As when automating a data processing task locally on a single computer, it has first to be decided which parts of it are best performed by a human and which can be automated. Unfortunately, in the case of information searches, the one part best done by a human is the one in the middle — deciding whether a source is useful. Ideally the user would be kept in the loop as a decision-maker, but that would require a hybrid between a robot and a browser that could automate some steps but also display selected pages and take user input. I am not aware of any such program. The second-best but feasible solution is to program a preliminary check designed to eliminate many false positives and store the results for later decision by the user.
Before we delve into details, a word on nomenclature: While a robot can be any automaton that uses the web, the term spider is usually reserved for robots that can follow hyperlinks and thereby traverse large parts of it. One could say that while spiders can walk around the net, robots are stuck where they hit it, just like insects that are not spiders ;). Both can be of use in information searches, depending on the task at hand, though spiders are obviously more powerful.

### [Data provided]
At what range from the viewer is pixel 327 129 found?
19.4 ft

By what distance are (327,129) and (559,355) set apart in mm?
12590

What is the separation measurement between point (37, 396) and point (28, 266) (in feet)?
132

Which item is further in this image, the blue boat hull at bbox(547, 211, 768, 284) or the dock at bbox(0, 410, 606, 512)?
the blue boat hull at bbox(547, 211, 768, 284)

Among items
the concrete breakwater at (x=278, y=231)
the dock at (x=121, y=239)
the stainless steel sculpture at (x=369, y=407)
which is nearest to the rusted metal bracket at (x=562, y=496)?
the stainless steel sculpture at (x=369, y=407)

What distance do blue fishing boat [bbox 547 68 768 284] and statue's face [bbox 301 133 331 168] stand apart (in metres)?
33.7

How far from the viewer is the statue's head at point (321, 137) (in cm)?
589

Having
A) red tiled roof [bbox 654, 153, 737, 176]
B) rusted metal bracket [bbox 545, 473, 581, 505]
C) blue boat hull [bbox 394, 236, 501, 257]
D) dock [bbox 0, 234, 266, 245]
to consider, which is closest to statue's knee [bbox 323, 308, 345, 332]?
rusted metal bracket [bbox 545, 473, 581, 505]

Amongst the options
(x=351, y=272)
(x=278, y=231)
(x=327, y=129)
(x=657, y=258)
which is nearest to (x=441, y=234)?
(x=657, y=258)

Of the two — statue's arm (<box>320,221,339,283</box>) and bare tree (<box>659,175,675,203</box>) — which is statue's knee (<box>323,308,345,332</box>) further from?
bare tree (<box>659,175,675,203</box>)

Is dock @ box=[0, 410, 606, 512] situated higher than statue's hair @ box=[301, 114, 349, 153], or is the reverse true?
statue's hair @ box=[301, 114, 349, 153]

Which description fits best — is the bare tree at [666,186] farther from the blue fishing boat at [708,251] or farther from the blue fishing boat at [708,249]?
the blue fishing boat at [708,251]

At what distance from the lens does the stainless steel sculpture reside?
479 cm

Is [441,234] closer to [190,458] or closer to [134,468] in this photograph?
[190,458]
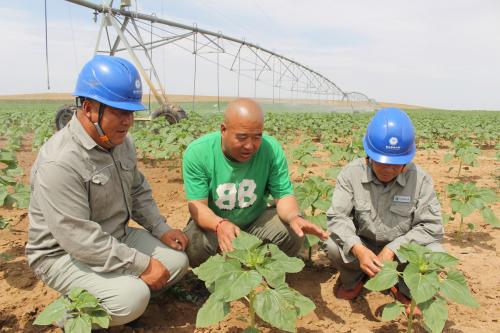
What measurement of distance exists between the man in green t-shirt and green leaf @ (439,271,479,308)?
837 mm

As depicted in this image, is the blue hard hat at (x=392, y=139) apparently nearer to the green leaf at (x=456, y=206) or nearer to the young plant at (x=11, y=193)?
the green leaf at (x=456, y=206)

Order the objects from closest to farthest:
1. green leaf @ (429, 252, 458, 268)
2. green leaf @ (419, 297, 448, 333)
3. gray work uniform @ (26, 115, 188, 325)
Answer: green leaf @ (419, 297, 448, 333)
green leaf @ (429, 252, 458, 268)
gray work uniform @ (26, 115, 188, 325)

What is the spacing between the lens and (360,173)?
9.00 feet

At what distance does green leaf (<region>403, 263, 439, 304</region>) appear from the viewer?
1.91 meters

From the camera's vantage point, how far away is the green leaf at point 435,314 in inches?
74.8

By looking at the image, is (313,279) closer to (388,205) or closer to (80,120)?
(388,205)

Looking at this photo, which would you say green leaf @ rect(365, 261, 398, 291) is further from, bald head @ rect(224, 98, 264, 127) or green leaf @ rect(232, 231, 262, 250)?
bald head @ rect(224, 98, 264, 127)

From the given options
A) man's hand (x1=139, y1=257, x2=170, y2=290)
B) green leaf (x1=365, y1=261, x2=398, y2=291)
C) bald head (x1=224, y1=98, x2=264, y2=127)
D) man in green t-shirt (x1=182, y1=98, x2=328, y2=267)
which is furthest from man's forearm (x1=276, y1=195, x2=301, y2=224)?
man's hand (x1=139, y1=257, x2=170, y2=290)

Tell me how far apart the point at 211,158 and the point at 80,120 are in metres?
0.88

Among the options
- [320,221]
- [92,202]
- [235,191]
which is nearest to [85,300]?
[92,202]

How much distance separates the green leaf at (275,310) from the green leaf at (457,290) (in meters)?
0.74

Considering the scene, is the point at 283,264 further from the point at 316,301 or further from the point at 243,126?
the point at 316,301

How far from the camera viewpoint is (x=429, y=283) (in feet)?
6.39

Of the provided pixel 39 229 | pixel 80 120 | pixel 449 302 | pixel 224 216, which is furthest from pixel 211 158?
pixel 449 302
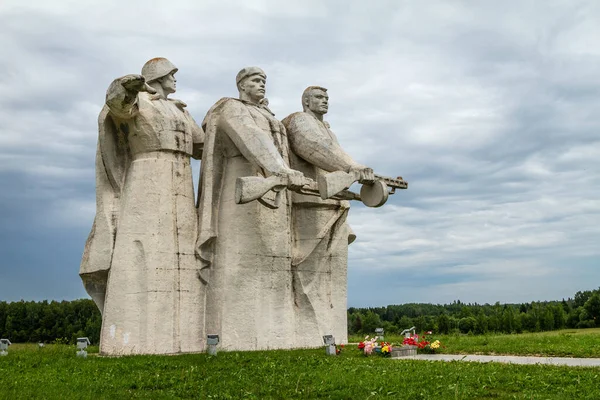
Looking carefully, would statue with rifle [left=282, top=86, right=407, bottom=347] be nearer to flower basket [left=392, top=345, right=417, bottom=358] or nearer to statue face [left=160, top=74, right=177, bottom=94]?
flower basket [left=392, top=345, right=417, bottom=358]

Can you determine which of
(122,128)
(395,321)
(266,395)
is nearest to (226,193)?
(122,128)

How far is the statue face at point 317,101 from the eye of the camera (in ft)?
41.8

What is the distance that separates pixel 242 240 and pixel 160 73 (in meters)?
3.30

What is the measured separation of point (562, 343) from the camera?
1159 cm

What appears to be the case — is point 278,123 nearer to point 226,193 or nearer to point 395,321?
point 226,193

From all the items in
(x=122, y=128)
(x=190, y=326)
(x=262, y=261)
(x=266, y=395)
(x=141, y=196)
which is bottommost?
(x=266, y=395)

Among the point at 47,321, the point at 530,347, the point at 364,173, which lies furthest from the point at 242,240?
the point at 47,321

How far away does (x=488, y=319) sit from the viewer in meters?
23.2

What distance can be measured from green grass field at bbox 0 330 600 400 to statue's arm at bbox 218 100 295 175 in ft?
9.74

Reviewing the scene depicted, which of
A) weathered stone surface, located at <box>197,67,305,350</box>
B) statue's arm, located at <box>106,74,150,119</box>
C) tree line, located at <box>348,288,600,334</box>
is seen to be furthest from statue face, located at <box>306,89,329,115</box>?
tree line, located at <box>348,288,600,334</box>

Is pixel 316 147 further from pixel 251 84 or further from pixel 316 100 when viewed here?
pixel 251 84

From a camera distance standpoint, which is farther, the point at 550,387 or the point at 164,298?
the point at 164,298

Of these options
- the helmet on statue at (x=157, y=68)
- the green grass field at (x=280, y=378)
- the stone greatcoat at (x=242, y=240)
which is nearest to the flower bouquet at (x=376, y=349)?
the green grass field at (x=280, y=378)

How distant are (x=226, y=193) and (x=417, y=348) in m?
4.17
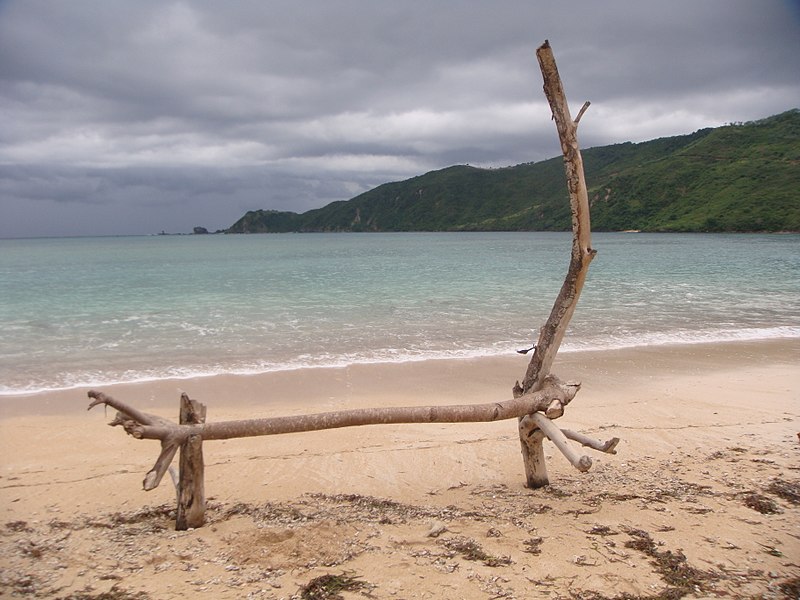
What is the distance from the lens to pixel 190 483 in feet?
14.0

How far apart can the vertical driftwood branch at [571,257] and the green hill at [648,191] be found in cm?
8847

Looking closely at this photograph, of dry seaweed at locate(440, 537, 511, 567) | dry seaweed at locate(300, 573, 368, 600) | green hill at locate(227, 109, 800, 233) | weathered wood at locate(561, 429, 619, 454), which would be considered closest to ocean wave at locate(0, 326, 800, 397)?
weathered wood at locate(561, 429, 619, 454)

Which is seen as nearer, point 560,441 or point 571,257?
point 560,441

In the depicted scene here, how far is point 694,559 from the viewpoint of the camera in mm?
3754

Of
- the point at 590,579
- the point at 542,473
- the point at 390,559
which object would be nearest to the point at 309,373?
the point at 542,473

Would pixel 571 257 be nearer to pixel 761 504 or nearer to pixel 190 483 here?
pixel 761 504

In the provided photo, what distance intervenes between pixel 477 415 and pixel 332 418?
1215 millimetres

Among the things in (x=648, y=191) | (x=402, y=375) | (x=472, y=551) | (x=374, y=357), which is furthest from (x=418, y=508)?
(x=648, y=191)

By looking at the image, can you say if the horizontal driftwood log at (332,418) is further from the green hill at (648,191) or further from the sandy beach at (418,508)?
the green hill at (648,191)

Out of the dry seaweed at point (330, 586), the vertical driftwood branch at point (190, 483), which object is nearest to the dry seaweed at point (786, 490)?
the dry seaweed at point (330, 586)

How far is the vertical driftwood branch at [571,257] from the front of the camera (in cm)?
443

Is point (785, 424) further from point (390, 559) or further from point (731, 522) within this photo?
point (390, 559)

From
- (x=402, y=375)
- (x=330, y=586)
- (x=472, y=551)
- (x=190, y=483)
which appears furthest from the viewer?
(x=402, y=375)

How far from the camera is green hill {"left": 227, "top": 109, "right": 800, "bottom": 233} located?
8556cm
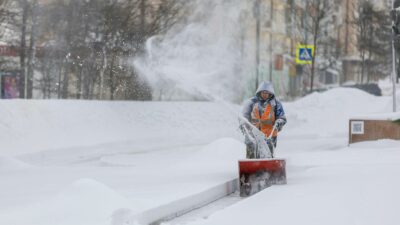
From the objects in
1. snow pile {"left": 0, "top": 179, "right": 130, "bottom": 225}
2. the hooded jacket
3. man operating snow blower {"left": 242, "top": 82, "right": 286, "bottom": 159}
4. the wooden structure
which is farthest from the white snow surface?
the hooded jacket

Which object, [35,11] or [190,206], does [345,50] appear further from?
[190,206]

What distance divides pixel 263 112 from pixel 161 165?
3.80 meters

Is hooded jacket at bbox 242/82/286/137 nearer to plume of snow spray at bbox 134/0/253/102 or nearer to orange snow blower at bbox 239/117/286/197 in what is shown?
orange snow blower at bbox 239/117/286/197

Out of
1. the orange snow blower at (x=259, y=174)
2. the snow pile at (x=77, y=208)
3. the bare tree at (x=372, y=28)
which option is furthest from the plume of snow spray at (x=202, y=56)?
the bare tree at (x=372, y=28)

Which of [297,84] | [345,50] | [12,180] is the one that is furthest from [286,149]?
[345,50]

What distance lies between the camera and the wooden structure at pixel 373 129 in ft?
51.8

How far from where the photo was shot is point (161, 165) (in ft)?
45.7

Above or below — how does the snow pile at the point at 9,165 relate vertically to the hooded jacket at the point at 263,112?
below

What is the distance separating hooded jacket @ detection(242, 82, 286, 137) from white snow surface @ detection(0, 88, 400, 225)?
0.92m

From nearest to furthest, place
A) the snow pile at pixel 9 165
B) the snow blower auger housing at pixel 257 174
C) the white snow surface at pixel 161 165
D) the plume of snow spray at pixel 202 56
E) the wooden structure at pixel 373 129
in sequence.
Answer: the white snow surface at pixel 161 165 < the snow blower auger housing at pixel 257 174 < the snow pile at pixel 9 165 < the wooden structure at pixel 373 129 < the plume of snow spray at pixel 202 56

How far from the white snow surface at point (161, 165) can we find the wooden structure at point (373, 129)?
23cm

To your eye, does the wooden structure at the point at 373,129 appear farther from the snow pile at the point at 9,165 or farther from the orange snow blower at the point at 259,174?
the snow pile at the point at 9,165

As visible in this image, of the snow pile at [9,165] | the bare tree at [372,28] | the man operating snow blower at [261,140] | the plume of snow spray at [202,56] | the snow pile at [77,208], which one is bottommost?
the snow pile at [9,165]

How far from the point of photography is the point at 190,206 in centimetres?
877
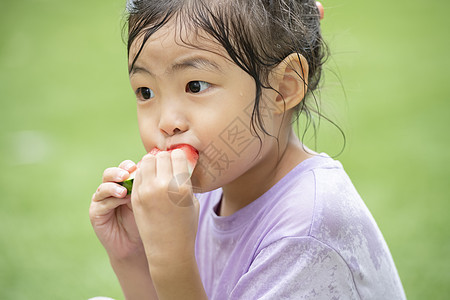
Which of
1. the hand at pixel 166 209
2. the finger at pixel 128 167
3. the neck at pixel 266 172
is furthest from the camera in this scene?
the neck at pixel 266 172

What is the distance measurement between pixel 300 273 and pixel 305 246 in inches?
2.8

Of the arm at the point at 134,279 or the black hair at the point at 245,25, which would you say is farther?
the arm at the point at 134,279

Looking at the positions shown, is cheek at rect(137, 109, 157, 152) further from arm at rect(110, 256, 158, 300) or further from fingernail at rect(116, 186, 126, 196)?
arm at rect(110, 256, 158, 300)

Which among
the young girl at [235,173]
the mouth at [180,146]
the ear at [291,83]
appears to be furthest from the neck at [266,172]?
the mouth at [180,146]

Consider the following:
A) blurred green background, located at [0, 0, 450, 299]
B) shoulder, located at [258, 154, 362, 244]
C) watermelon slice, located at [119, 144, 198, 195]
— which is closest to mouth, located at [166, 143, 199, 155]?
watermelon slice, located at [119, 144, 198, 195]

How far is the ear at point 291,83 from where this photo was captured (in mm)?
1656

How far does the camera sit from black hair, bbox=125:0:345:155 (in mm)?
1512

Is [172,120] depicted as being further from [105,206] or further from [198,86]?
[105,206]

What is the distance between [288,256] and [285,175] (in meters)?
0.35

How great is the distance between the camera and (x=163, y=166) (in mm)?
1433

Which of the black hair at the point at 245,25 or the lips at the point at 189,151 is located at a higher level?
the black hair at the point at 245,25

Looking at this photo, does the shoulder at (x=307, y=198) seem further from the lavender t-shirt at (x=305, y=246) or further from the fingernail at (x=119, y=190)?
the fingernail at (x=119, y=190)

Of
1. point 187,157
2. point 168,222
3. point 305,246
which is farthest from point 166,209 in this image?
point 305,246

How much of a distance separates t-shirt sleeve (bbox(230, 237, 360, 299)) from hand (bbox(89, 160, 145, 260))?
1.52ft
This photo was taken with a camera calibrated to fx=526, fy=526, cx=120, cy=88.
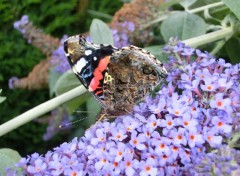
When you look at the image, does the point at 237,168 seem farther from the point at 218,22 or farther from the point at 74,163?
the point at 218,22

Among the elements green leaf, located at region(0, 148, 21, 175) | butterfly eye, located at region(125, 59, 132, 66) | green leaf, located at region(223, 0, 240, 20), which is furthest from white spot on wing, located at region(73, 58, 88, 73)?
green leaf, located at region(223, 0, 240, 20)

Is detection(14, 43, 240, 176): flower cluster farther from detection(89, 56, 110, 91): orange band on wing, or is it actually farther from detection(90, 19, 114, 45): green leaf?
detection(90, 19, 114, 45): green leaf

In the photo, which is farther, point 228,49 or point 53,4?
point 53,4

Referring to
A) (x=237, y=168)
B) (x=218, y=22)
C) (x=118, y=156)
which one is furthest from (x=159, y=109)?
(x=218, y=22)

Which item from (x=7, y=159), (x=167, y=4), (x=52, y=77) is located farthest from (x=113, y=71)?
(x=52, y=77)

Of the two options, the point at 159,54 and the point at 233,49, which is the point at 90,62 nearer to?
the point at 159,54

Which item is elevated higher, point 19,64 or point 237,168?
point 237,168

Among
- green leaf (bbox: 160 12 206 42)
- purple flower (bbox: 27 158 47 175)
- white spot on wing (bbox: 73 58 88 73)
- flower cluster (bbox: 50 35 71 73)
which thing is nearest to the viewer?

### [Work to do]
1) In the text on web robots, which term is usually reserved for robots that can follow hyperlinks?
2) Print everything in the text on web robots from "Before we delve" down to "obviously more powerful.".
The data have no connection to the text on web robots.

### [Solved problems]
1) Spider.

2)
Before we delve into details, a word on nomenclature: While a robot can be any automaton that uses the web, the term spider is usually reserved for robots that can follow hyperlinks and thereby traverse large parts of it. One could say that while spiders can walk around the net, robots are stuck where they hit it, just like insects that are not spiders ;). Both can be of use in information searches, depending on the task at hand, though spiders are obviously more powerful.